Figure 2. Treatment of MDSC to alleviate an immunosuppressive environment as an approach to enhancing immunotherapeutic treatments by shifting towards an immunosupportive TME. The immunosuppressive TME is propagated by various suppressive cells such as MDSCs and Tregs. Recruitment of MDSC within the TME can promote tumour expansion through various mechanisms (developing a pre-metastatic niche to help cancer cell metastasis, inducing resistance to immunotherapy by preventing the infiltration of T-cell into the tumour, suppressing and deactivating T-cell function, and inducing T-cell apoptosis) and recruitment of Tregs to further amplify immunosuppression. Thus, MDSC is often associated with poor prognosis in patients. Anti-MDSC treatments have become a major clinical target to re-establish immune control against cancer. By creating an immunosupportive environment, T-cell activity is restored, which leads to improved immunotherapy efficacy. Overall, this has resulted in prolonged survival and reduction of metastasis and tumour regression.

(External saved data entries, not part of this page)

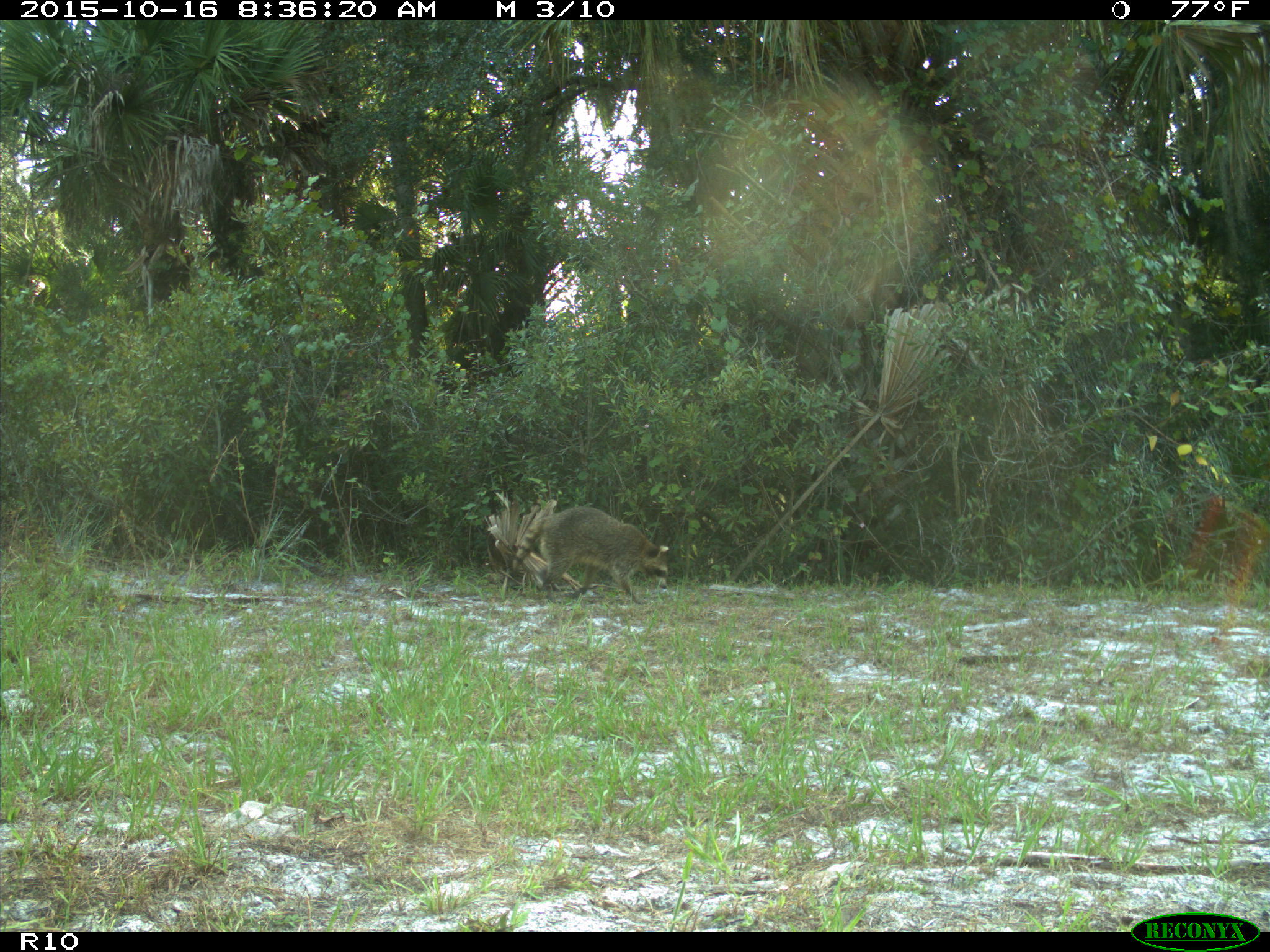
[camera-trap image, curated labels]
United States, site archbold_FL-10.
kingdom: Animalia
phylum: Chordata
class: Mammalia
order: Carnivora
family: Procyonidae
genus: Procyon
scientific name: Procyon lotor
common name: common raccoon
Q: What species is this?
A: Procyon lotor (common raccoon).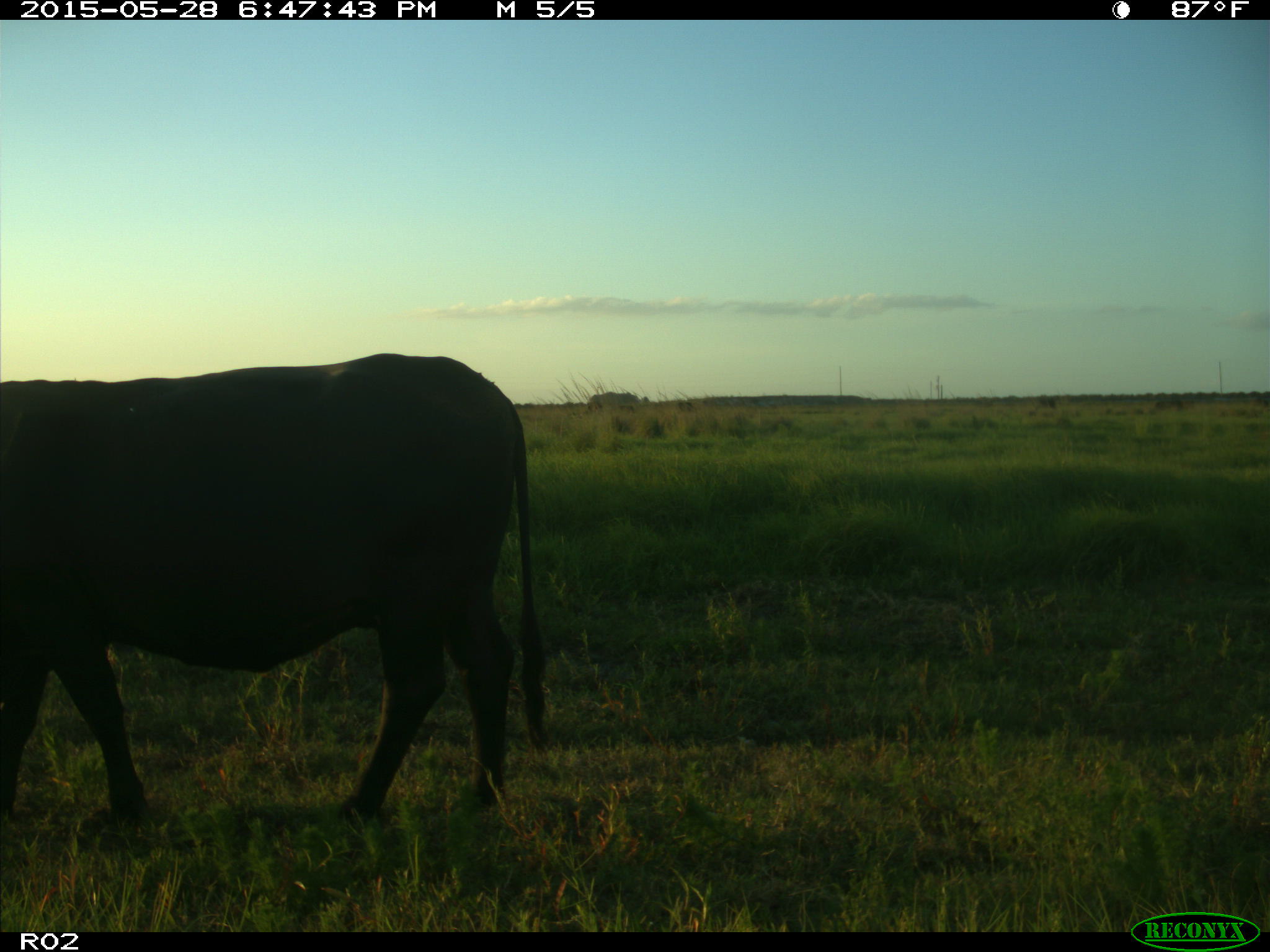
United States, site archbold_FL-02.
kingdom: Animalia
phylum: Chordata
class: Mammalia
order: Artiodactyla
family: Bovidae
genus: Bos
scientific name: Bos taurus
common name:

3.1. Checkpoint Inhibitors Combined with MDSC Depletion
Pre-clinical studies have demonstrated successful results when combining checkpoint inhibitor treatment with MDSC depletion. Kim et al. showed that co-treatment using the epigenetic modulatory drugs, entinostat and 5-azacytidine, with checkpoint inhibitors, anti-PD1 and anti-CTLA4, resulted in complete tumour regression and metastatic progression in the aggressive TNBC model 4T1, with over 80% survival rate 100 days post-implantation of the tumour
[73]. Interestingly, when entinostat and 5-azacytidine were used together but not in combination with checkpoint inhibitors and vice versa, the primary tumours and metastasis remained, pointing to the synergistic effects of combination therapy in targeting MDSC and immune checkpoints. Similar results were observed in murine models of lung and renal cell carcinoma
[67]. In an HER2 transgenic breast cancer and a metastatic pancreatic cancer mouse model, the entinostat-driven inhibition of MDSC activity with checkpoint inhibitor treatment resulted in an upregulation of granzyme B-producing CD8
+ T-cells and improved the infiltration and function of adaptive immune cells. Tumour-free survival was significantly improved in these highly aggressive cancer types
[68].
3.2. Immunotherapy Combined with Obstructing MDSC Trafficking Therapy
CXCR2+ MDSC were found to promote immune suppression when migrated to the TME; the efficacy of checkpoint inhibition in a mice model of rhabdomyosarcoma was severely limited by MDSC
[11]. Disruption of CXCR2-mediated migration in MDSC was demonstrated to significantly improve anti-PD1 treatments. CXCR2+ MDSCs were also found to have potent immunosuppressive properties in human paediatric sarcoma, and thus CXCR2 may serve as a target to prevent MDSC recruitment to improve immunotherapeutic intervention. Furthermore, targeting CXCR2 improved T-cell infiltration and when combined with anti-PD1 treatment, mice bearing pancreatic cancer showed significantly extended survival
[33]. SX-682, a small molecule CXCR1 and CXCR2 inhibitor, was reported to substantially reduce PMN-MDSC trafficking and infiltration to the tumour in mice
[35]. Reduction in intratumour PMN-MDSC populations enhanced the accumulation of both endogenous T-cells and T-cells from adoptive transfer. Similarly to epigenetic agents, SX-682 had little anti-tumour effect as a monotherapy, but in combination therapy with checkpoint inhibitors and adoptive T-cell transfer therapy, it greatly enhanced their efficacy by inhibiting the recruitment of tumour-infiltrated CXCR2+ PMN-MDSCs
[35]. SX-682 has been tested in conjunction with Pembrolizumab in P1 clinical trials for metastatic melanoma (NCT03161431).